WHAT IS EXPECTED - Line by line, please look for the word "automated" in the following records, then copy each line you find it in.

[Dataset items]
--

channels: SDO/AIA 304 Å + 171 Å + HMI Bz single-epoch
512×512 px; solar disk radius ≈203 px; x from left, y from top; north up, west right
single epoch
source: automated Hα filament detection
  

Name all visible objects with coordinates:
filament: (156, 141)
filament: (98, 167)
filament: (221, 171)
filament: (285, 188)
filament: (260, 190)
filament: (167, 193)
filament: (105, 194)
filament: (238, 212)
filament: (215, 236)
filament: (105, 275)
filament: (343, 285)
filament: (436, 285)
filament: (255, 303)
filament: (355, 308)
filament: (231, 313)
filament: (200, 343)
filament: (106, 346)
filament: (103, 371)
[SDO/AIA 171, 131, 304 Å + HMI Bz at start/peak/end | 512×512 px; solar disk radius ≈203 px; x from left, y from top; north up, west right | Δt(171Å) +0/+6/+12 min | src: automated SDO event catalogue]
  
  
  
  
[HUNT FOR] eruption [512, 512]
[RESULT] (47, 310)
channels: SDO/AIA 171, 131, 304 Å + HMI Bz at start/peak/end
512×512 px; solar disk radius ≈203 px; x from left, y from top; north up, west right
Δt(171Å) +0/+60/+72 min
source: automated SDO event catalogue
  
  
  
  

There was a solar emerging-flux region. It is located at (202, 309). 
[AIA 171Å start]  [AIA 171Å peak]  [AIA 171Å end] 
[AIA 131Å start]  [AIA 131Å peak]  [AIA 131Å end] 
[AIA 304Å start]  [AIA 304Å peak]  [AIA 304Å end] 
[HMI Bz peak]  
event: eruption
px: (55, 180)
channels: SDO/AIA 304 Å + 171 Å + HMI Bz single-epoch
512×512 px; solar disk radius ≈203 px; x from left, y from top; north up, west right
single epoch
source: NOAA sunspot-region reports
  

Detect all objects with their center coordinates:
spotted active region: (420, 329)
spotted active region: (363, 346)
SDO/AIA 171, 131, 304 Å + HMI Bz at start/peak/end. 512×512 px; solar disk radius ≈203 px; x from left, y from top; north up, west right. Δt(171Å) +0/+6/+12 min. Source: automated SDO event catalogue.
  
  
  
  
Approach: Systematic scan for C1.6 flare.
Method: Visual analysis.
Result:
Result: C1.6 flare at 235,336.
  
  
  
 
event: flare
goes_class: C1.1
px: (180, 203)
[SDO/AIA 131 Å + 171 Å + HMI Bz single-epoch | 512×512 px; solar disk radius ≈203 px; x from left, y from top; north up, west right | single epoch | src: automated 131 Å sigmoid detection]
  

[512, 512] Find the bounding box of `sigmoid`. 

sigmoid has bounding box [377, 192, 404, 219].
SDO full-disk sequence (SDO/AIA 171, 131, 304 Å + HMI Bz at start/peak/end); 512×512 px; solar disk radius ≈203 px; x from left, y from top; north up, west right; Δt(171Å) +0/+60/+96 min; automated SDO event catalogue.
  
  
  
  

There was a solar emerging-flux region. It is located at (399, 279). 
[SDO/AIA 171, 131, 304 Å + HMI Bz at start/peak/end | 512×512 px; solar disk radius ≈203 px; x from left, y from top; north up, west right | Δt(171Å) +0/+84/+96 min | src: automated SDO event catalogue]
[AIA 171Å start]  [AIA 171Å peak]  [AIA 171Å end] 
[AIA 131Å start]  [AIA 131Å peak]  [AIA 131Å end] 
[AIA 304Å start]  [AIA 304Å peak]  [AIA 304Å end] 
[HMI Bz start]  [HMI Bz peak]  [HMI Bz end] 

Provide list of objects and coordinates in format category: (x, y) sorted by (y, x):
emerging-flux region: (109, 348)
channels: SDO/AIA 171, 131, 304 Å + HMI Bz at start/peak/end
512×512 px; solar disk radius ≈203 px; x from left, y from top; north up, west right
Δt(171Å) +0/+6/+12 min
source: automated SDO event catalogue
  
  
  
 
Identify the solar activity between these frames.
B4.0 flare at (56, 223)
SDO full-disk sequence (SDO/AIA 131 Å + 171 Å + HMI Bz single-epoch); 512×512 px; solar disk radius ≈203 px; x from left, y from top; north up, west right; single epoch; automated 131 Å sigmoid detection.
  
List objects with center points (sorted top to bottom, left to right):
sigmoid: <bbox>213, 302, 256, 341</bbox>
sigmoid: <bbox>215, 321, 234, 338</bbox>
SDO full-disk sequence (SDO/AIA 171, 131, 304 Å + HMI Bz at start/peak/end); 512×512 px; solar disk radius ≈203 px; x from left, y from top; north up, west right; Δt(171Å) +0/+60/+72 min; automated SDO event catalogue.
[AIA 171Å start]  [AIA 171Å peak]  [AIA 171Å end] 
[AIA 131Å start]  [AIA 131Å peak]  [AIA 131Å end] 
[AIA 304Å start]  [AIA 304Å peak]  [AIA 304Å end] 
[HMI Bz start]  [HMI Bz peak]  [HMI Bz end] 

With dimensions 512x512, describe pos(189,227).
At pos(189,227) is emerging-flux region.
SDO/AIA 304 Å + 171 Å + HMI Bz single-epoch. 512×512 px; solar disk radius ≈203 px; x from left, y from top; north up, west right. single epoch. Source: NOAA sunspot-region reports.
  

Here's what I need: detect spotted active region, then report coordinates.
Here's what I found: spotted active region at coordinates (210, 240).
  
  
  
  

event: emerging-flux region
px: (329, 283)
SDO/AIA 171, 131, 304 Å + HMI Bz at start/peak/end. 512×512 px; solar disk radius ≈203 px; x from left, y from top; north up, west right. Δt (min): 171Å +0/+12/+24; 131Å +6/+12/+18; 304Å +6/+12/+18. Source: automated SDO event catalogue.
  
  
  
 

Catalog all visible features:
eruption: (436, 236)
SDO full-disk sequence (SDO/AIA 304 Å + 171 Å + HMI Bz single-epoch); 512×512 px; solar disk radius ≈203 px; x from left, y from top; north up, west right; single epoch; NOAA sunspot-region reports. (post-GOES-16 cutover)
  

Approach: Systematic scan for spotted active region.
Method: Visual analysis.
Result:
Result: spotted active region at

--

THE COMPLETED TASK -
source: automated Hα filament detection
[SDO/AIA 171, 131, 304 Å + HMI Bz at start/peak/end | 512×512 px; solar disk radius ≈203 px; x from left, y from top; north up, west right | Δt(171Å) +0/+6/+12 min | src: automated SDO event catalogue]
source: automated SDO event catalogue
SDO/AIA 171, 131, 304 Å + HMI Bz at start/peak/end. 512×512 px; solar disk radius ≈203 px; x from left, y from top; north up, west right. Δt(171Å) +0/+6/+12 min. Source: automated SDO event catalogue.
[SDO/AIA 131 Å + 171 Å + HMI Bz single-epoch | 512×512 px; solar disk radius ≈203 px; x from left, y from top; north up, west right | single epoch | src: automated 131 Å sigmoid detection]
SDO full-disk sequence (SDO/AIA 171, 131, 304 Å + HMI Bz at start/peak/end); 512×512 px; solar disk radius ≈203 px; x from left, y from top; north up, west right; Δt(171Å) +0/+60/+96 min; automated SDO event catalogue.
[SDO/AIA 171, 131, 304 Å + HMI Bz at start/peak/end | 512×512 px; solar disk radius ≈203 px; x from left, y from top; north up, west right | Δt(171Å) +0/+84/+96 min | src: automated SDO event catalogue]
source: automated SDO event catalogue
SDO full-disk sequence (SDO/AIA 131 Å + 171 Å + HMI Bz single-epoch); 512×512 px; solar disk radius ≈203 px; x from left, y from top; north up, west right; single epoch; automated 131 Å sigmoid detection.
SDO full-disk sequence (SDO/AIA 171, 131, 304 Å + HMI Bz at start/peak/end); 512×512 px; solar disk radius ≈203 px; x from left, y from top; north up, west right; Δt(171Å) +0/+60/+72 min; automated SDO event catalogue.
SDO/AIA 171, 131, 304 Å + HMI Bz at start/peak/end. 512×512 px; solar disk radius ≈203 px; x from left, y from top; north up, west right. Δt (min): 171Å +0/+12/+24; 131Å +6/+12/+18; 304Å +6/+12/+18. Source: automated SDO event catalogue.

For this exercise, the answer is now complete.